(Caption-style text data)
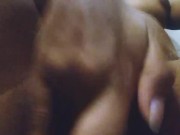 siririca gostosa mmm .. 0f @aaninhac 2/16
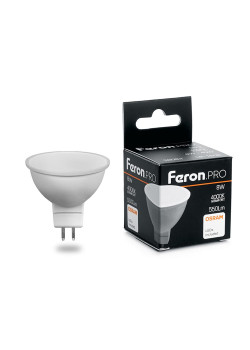 FERON 38090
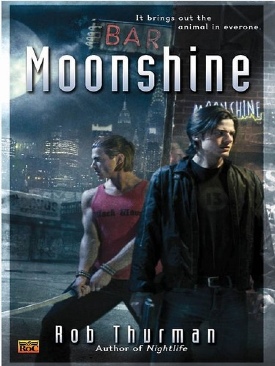 Gears Of War: Limited Collector’s Edition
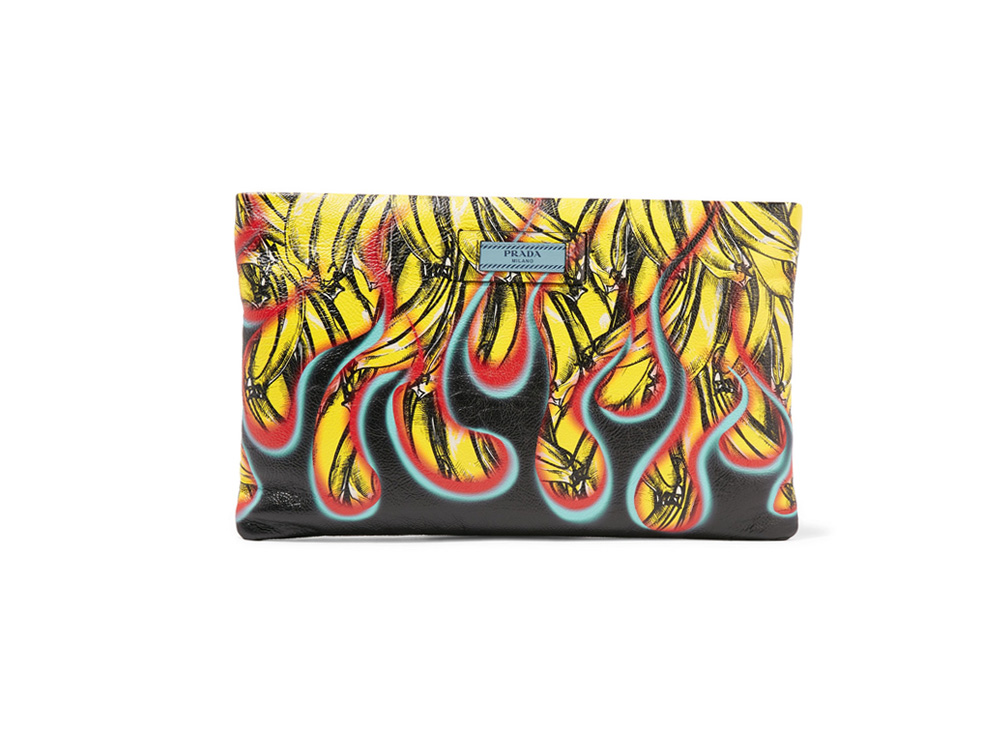 Prada-(Net-a-Porter)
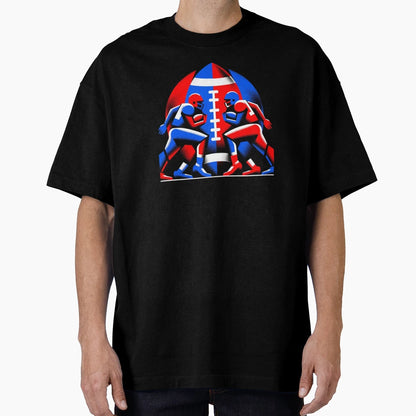 Sec Championship Game Stunning Custom T-Shirt - Graphic Print Men Women - T-Shirt, Sweatshirt, Hoodie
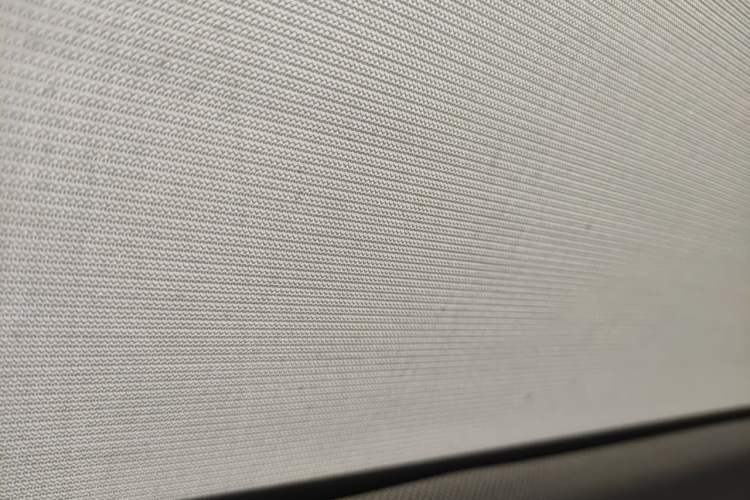 Used Mercedes-Benz GLE 2021 GLE 350 4MATIC Stylish Model Headliner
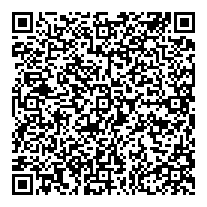 akram mohamad ali_xoALP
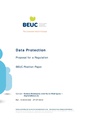 X2012 039-kro-Data-protection proposal-for-a-regulation.pdf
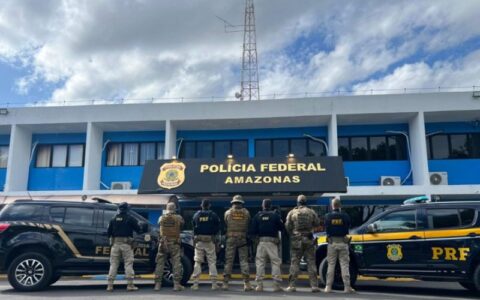 comite-anticorrupcao-pede-ao-m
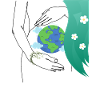 Gaia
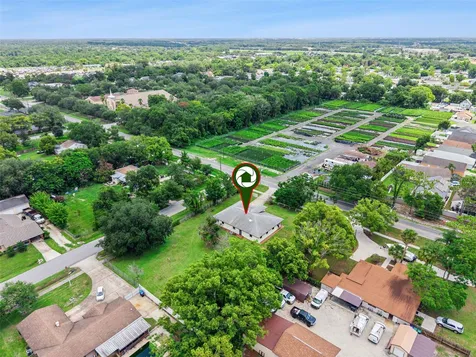 1450 N Chickasaw Trail Orlando FL 32825
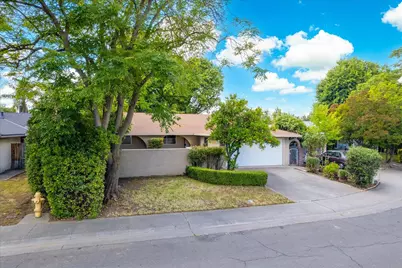 1807 Raintree Place, Davis, CA 95618 - Photo 49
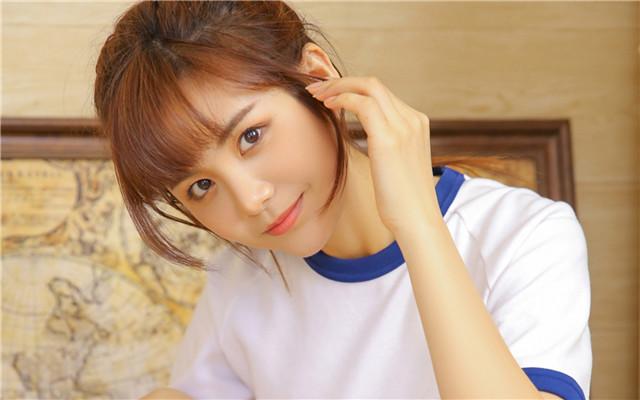 洗面奶国货测试,洗面奶国货成分安全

◆ WORK TASK: Rewrite the text lines of the data above as a numbered list, leaving out the pictures and any line that has no text.

◆ TASK OUTPUT:
1.  siririca gostosa mmm .. 0f @aaninhac 2/16
2.  FERON 38090
3.  Gears Of War: Limited Collector’s Edition
4.  Prada-(Net-a-Porter)
5.  Sec Championship Game Stunning Custom T-Shirt - Graphic Print Men Women - T-Shirt, Sweatshirt, Hoodie
6.  Used Mercedes-Benz GLE 2021 GLE 350 4MATIC Stylish Model Headliner
7.  akram mohamad ali_xoALP
8.  X2012 039-kro-Data-protection proposal-for-a-regulation.pdf
9.  comite-anticorrupcao-pede-ao-m
10.  Gaia
11.  1450 N Chickasaw Trail Orlando FL 32825
12.  1807 Raintree Place, Davis, CA 95618 - Photo 49
13.  洗面奶国货测试,洗面奶国货成分安全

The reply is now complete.